Dilansir dari South China Morning Post, tren sewa kantor ‘palsu’ bermula saat sebuah video mendadak viral di media sosial China. Video yang diketahui diambil di provinsi Hebei, China itu menunjukkan sebuah pemilik kantor sekaligus penyedia layanan yang mempromosikan sewa kantor. Dengan harga 29,9 yuan, atau sekitar Rp68 ribu, para pengangguran dapat menggunakan ruangan yang ada untuk pura-pura bekerja mulai pukul 10 pagi hingga 5 sore. Tak hanya itu, terdapat pula fasilitas makan siang yang sudah termasuk dalam biaya sewa tersebut.

“Dengan 29,9 yuan per hari, anda dapat pura-pura bekerja di sini mulai pukul 10 pagi sampai 5 sore, termasuk makan siang,” ujar sang pemilik kantor, dikutip Kamis (17/7).

Baca juga: Ayah di China Sewa Gamer Profesional Demi Hentikan Anaknya Kecanduan

Dari Pengangguran jadi Bos dalam Sekejap (Foto. YouTube/FRANCE 24 English)
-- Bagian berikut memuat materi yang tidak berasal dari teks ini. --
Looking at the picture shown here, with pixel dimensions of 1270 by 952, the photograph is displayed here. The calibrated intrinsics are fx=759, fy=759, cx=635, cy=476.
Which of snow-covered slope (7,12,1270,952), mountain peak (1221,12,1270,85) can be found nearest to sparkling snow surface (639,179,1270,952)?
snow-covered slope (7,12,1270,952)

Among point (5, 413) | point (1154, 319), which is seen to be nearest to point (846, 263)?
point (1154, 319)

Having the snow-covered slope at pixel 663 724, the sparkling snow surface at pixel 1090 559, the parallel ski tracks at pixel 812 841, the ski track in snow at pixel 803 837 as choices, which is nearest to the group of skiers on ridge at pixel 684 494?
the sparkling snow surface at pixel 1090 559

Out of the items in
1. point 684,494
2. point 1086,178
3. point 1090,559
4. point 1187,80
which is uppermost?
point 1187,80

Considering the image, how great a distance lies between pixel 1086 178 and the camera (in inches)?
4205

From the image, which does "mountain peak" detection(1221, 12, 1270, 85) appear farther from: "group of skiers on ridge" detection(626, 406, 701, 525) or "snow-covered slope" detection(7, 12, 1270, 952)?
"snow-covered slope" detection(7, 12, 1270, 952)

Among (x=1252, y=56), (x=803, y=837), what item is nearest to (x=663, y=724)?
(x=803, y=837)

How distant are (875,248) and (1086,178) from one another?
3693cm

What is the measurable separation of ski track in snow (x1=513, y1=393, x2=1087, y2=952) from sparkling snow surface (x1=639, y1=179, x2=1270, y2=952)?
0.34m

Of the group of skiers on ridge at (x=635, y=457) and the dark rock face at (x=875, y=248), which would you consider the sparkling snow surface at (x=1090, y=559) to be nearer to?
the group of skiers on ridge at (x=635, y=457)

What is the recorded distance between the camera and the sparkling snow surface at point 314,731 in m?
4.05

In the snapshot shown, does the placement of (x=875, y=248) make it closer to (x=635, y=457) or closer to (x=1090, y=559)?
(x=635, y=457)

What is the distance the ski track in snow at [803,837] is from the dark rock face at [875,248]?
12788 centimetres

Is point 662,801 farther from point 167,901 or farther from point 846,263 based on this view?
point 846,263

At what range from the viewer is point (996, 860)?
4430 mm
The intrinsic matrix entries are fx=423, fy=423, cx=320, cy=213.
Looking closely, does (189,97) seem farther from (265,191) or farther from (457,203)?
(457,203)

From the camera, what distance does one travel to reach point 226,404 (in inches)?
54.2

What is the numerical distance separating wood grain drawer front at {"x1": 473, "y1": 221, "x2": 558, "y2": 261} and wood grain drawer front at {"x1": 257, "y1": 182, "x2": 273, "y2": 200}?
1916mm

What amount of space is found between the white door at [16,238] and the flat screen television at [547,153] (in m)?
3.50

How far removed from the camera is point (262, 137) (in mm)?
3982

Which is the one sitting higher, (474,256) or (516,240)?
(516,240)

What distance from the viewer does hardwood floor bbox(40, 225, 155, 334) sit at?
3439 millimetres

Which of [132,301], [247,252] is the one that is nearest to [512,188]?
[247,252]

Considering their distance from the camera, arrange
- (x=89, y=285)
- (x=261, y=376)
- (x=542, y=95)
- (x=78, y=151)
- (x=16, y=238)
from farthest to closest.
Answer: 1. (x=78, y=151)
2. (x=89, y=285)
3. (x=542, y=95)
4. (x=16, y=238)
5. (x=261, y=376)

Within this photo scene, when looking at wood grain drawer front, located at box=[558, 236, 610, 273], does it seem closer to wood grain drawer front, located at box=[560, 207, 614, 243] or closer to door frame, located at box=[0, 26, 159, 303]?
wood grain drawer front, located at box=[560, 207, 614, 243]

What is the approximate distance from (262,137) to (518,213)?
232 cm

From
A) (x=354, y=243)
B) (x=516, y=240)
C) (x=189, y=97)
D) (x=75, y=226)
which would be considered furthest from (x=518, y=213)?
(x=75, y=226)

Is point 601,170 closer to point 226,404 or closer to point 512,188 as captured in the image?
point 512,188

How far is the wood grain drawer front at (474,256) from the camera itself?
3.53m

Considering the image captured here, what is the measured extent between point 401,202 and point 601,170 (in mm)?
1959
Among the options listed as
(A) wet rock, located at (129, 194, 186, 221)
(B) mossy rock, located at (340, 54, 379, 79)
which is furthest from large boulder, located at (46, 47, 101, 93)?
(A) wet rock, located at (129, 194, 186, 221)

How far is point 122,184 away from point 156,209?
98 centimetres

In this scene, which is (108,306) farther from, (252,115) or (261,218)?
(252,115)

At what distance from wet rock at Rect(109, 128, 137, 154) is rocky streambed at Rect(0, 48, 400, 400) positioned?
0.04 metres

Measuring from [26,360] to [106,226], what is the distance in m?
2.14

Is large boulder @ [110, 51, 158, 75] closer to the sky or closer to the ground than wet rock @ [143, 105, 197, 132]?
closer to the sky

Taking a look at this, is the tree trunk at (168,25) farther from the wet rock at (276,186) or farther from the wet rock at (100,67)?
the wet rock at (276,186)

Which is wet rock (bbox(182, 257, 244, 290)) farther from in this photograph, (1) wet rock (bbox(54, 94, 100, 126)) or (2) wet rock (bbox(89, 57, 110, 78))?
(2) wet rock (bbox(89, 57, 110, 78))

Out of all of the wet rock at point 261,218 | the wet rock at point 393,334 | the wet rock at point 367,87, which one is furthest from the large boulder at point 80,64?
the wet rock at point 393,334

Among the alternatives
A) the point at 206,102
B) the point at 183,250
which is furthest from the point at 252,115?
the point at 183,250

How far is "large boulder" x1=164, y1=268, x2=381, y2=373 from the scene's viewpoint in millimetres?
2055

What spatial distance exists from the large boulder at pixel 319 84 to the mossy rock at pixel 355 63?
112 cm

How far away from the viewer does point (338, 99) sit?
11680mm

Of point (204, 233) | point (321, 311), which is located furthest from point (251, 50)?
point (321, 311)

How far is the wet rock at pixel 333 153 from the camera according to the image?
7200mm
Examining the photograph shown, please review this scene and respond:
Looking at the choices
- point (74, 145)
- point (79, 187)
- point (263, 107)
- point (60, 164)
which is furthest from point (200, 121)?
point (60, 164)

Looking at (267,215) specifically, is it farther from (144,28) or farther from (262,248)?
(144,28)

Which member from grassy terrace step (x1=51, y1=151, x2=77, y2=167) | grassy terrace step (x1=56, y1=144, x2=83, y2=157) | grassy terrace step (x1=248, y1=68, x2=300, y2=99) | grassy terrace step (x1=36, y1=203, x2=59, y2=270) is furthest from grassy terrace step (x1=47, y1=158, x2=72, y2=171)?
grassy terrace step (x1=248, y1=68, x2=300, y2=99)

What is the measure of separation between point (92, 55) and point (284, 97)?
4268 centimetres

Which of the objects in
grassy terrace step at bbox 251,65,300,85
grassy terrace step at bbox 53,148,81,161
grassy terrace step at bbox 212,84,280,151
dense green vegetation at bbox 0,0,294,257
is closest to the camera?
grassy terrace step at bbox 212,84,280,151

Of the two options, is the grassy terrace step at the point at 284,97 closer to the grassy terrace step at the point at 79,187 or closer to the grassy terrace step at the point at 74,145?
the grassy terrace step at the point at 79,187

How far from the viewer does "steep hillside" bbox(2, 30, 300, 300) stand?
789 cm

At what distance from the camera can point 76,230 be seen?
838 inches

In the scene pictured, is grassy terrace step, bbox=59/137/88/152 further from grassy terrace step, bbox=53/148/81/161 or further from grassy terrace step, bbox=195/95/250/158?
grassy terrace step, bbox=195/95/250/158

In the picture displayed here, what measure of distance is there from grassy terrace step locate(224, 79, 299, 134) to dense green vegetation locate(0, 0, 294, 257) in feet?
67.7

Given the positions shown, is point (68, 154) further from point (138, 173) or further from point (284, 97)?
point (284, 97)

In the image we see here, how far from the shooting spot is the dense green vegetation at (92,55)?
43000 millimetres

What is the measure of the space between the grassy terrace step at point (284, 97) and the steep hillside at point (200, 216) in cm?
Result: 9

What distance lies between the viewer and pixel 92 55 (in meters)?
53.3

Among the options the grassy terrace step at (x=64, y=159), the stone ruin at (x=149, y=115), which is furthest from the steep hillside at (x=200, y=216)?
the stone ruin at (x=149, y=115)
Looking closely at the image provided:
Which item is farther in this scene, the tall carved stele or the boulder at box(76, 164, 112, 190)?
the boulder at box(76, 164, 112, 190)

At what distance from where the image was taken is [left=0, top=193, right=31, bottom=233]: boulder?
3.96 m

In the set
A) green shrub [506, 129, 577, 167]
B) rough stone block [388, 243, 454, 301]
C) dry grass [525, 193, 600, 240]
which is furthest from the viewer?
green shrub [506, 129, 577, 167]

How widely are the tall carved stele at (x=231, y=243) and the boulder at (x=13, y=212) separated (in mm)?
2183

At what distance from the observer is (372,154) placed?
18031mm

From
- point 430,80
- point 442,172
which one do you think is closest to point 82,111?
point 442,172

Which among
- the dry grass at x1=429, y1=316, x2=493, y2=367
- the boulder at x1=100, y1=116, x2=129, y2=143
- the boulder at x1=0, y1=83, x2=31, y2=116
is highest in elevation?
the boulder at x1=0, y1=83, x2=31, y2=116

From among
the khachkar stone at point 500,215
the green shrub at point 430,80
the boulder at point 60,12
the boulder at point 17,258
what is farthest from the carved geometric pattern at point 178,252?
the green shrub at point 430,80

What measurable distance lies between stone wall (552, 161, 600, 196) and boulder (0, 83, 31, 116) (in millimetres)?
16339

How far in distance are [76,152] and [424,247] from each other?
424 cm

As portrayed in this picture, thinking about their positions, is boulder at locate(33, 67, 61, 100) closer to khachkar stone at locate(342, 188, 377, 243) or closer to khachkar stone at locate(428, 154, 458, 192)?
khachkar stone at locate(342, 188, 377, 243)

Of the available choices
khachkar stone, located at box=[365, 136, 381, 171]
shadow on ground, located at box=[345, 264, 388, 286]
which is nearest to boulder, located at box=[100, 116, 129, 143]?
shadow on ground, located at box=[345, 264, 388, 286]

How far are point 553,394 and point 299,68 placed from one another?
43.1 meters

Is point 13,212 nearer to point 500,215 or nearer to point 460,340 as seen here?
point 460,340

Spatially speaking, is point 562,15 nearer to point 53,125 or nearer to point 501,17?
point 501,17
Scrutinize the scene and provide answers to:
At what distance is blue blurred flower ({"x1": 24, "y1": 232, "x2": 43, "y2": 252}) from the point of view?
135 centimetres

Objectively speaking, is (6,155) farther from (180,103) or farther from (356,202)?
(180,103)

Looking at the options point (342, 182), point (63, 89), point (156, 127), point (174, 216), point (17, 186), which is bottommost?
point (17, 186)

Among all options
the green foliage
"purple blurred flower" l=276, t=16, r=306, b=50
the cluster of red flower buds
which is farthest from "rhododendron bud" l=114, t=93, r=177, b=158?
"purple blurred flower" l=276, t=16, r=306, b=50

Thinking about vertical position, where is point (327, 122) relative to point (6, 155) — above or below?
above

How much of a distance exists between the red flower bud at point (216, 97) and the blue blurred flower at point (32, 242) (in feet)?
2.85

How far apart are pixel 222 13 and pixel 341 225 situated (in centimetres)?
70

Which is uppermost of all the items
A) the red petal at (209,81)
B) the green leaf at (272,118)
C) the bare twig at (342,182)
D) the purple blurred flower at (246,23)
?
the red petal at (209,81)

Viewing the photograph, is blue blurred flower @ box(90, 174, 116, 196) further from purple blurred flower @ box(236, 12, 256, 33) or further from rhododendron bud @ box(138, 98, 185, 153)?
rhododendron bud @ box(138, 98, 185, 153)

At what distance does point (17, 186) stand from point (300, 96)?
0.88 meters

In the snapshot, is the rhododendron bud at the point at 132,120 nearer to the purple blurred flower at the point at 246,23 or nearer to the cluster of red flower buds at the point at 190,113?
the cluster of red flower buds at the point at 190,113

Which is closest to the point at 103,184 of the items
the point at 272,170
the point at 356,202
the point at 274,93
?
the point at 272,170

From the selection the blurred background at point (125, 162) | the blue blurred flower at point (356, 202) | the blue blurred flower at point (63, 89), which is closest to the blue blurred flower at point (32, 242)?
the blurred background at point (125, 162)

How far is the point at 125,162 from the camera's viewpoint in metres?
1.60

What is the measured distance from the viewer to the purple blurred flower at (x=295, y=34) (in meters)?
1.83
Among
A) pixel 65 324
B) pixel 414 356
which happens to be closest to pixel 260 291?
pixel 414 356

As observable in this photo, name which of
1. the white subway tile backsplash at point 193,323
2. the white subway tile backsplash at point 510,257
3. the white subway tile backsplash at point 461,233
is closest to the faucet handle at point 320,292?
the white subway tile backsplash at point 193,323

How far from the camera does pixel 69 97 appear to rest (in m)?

Pemilik kantor lainnya juga menawarkan layanan serupa dengan biaya 50 yuan, atau Rp114 ribu. Dengan harga yang tak murah itu, para pengangguran dapat merasakan pengalaman menjadi bos sebuah perusahaan. Ruangan yang digunakan diatur sedemikian rupa agar tampak seperti ruangan bos, lengkap dengan furnitur pendukung seperti meja pribadi, komputer, dan kursi kulit empuk. Mereka dapat berpose di ruangan tersebut dan mengirimkannya kepada keluarga mereka agar terlihat sedang bekerja.

Tren yang telah meraih 100 juta jumlah tontonan dan mendapat berbagai reaksi dari warganet China itu meningkatkan kekhawatiran akan sulitnya mencari pekerjaan. Menurut data, pada Juni 2023, sekitar 21,3 persen remaja China berusia 16-24 tahun merupakan pengangguran. Angka tersebut kemudian sedikit menurun hingga 16,1 persen pada November.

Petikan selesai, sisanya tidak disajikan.